FOR ME AND MY GIRL (1942)

Judy Garland became a grown-up star and Gene Kelly made his star-making film debut in this vaudeville-era musical (larded with dramatic heavy-lifting) from producer Arthur Freed, just hitting his maturity @ M-G-M. Judy’s working the small town theatre circuit, grinding out a song-and-dance act with George Murphy to put her kid brother thru med school, when pushy up-and-comer Gene Kelly poaches her for better things. THEY instantly fall into a routine that taps her true potential; SHE instantly falls for the guy, knowing he’s a charming heel. After hits, misses & Gene’s roving eye, they finally get a call to play The Palace when WWI catches up to Gene with a draft notice, something he’d do anything to avoid. Busby Berkeley, directing in a relatively naturalistic mode (for him), can’t hide the berserk third-act plotting needed to soften Kelly’s abrasive character and give him a heroic act of redemption (there were 21 days of reshoots), but still gets a lot of emotion out of the big cast. In the end, the lumpy results were stupendously successful; deservedly so.

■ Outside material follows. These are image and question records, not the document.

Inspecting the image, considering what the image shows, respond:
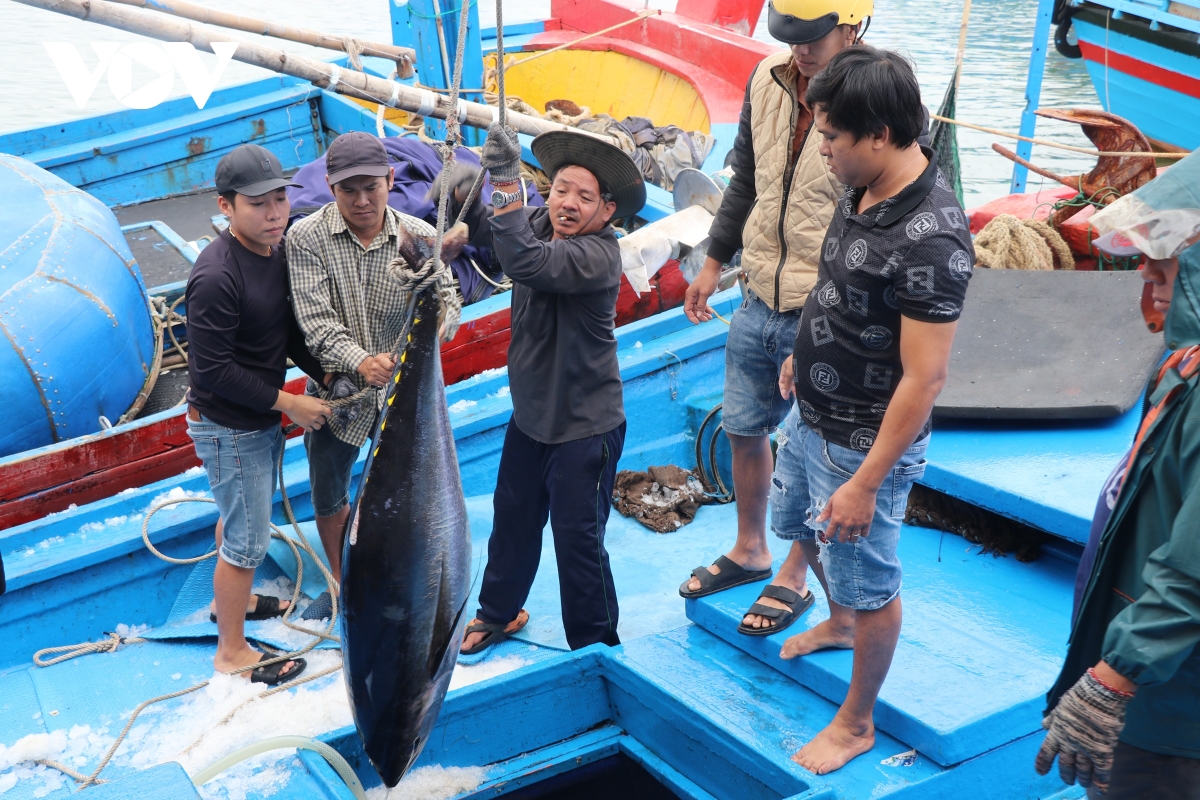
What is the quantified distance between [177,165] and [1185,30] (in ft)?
28.1

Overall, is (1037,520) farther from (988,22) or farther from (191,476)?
(988,22)

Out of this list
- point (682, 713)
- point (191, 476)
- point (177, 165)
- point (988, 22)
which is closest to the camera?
point (682, 713)

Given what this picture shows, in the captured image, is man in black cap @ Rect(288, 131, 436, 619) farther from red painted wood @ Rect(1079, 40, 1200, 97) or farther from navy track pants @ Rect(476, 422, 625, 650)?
red painted wood @ Rect(1079, 40, 1200, 97)

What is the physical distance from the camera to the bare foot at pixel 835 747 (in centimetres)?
266

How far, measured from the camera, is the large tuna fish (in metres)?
2.27

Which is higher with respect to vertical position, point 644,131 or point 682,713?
point 644,131

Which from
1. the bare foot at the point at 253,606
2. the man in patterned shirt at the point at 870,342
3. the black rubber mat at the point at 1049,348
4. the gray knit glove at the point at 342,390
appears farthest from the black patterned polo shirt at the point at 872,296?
the bare foot at the point at 253,606

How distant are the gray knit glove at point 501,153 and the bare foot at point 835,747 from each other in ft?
5.75

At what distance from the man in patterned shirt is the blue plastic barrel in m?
3.06

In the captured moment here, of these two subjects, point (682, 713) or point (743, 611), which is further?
point (743, 611)

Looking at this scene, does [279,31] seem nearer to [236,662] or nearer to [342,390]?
[342,390]

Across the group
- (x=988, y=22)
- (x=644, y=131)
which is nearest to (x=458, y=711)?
(x=644, y=131)

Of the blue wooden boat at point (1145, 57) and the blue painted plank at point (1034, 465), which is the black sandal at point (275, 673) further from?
the blue wooden boat at point (1145, 57)

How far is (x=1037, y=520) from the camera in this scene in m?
3.51
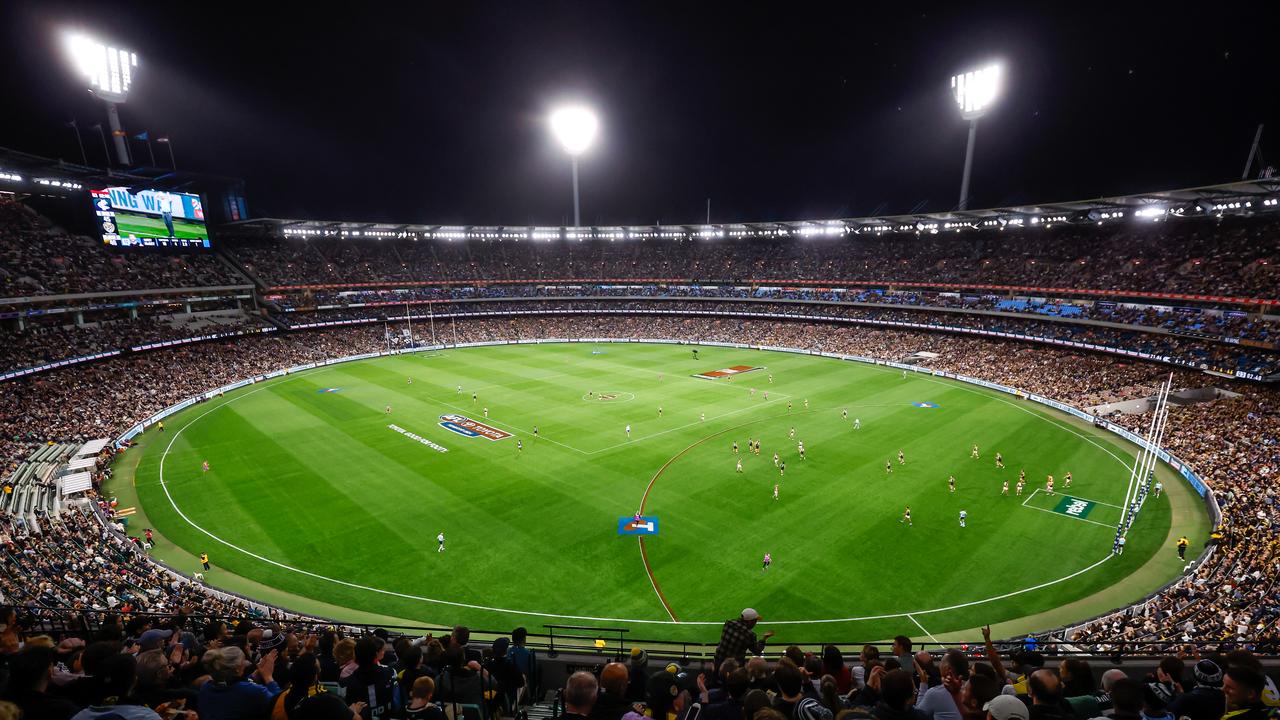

SCREWY THOUGHT OF THE DAY: You can spot the exact moment Garland transitions from kid-to-adult star right in the middle of her singing ‘After You’ve Gone.’ Some of those 21 days of reshoots might well have gone toward the insert reaction shots used to point this up. Kelly, who’d been sitting out a dud contract with David O. Selznick, suddenly found himself prime casting for a role not so far removed from his B’way breakthrough in Rodgers & Hart’s groundbreaking PAL JOEY. All of which leaves poor, pleasant, heat-free George Murphy as the Ralph Bellamy of musical comedy leading men, always the third wheel. (That’s three SCREWY THOUGHTS for the price of one.)

DOUBLE-BILL: Instead of a second feature, check out the EXTRAS on the DVD. Judy’s debut in the TechniColor short LA FIESTA DE SANTA BARBARA/’35 (loaded with Hollywood stars in rare color cameos - Buster Keaton; Andy Devine; Gilbert Roland; Ida Lupino); and the better known musical short EVERY SUNDAY/’36 with Garland scatting jazz against Deanna Durbin’s remarkably assured, warm-voiced coloratura. Note that the opposing styles aren’t used to show modern pop winning against classical snobbery. In fact, it’s Deanna who brings in the crowds. Exactly what she did when Universal scooped her up after this and stuck her in a series of films so popular they saved the studio from bankruptcy.